◆ CHECK YOUR UNDERSTANDING:
a – In the Demonstration Program passage below, what is a participant's only option when an inpatient claim is denied for lack of medical necessity?
b – Sum up the Demonstration Program passage below in two sentences.
READING PASSAGE Block Start
One of the most serious concerns is a Demonstration Program participant’s right to appeal a denial of an inpatient claim. According to CMS’ answers from callers’ questions, participation in the Demonstration Program is “all-or-nothing”. This means that if a participant’s claim is denied for lack of medical necessity for services provided in the inpatient setting, the participant’s only option is to resubmit the claim for outpatient reimbursement. Even if the participant disagrees with the contractor’s denial of the inpatient claim, the participant will not be allowed to appeal the inpatient denial. Clearly this limitation has very serious consequences for hospitals because it requires participants to waive all of their due process rights for these claims. First, between the RAC Demonstration Program and Permanent Program we have had success in overturning 90% of short-stay inpatient claims denied for services provided in the wrong setting. Accordingly, requiring a hospital to waive the right to challenge these denials appears to be a high price to pay to participate in the AB Demonstration Program. The limitation highlights the inequity of a system where a provider must choose between either appealing the denial of an inpatient claim, but being unable to rebill the claim for outpatient reimbursement or rebilling the claim for 90% reimbursement of the outpatient claim, but waiving all due process rights.
READING PASSAGE Block End
DATA EXTRACT Block Start
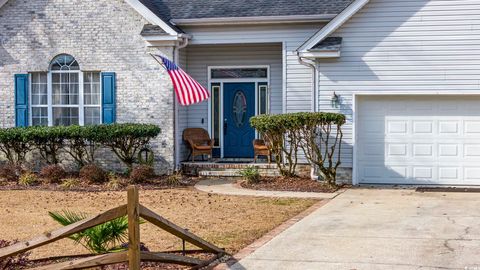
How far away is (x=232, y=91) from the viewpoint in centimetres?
2066

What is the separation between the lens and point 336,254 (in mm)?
9289

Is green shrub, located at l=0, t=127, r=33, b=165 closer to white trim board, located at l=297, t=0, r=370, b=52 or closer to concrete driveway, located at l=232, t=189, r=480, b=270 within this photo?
white trim board, located at l=297, t=0, r=370, b=52

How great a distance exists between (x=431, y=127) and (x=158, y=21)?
7.32 metres

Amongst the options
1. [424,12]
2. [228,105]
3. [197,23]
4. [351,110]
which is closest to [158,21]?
[197,23]

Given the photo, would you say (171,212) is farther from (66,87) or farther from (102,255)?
(66,87)

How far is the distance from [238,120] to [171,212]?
7.68m

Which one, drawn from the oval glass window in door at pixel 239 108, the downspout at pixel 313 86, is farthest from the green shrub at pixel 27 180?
the downspout at pixel 313 86

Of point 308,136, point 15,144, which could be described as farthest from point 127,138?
point 308,136

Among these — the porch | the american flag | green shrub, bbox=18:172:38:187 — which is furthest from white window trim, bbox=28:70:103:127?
the american flag

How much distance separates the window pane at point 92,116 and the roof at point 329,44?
20.3 feet

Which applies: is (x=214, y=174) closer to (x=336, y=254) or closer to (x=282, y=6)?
(x=282, y=6)

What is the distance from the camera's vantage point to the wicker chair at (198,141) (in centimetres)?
1984

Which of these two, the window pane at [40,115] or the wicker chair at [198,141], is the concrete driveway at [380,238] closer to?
the wicker chair at [198,141]

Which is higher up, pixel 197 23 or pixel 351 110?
pixel 197 23
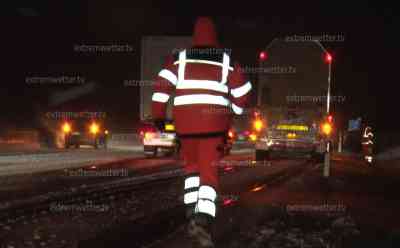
DATA EXTRACT Block End
◆ ANSWERS BY ITEM:
a – The participant can only resubmit the claim for outpatient reimbursement.

b – Participation in the Demonstration Program is "all-or-nothing," so a participant whose inpatient claim is denied for lack of medical necessity may only resubmit it for outpatient reimbursement and may not appeal the denial. The passage calls this a high price for hospitals, since they have overturned 90% of such short-stay inpatient denials, and it says providers must choose between appealing without rebilling and rebilling for 90% outpatient reimbursement while waiving all due process rights.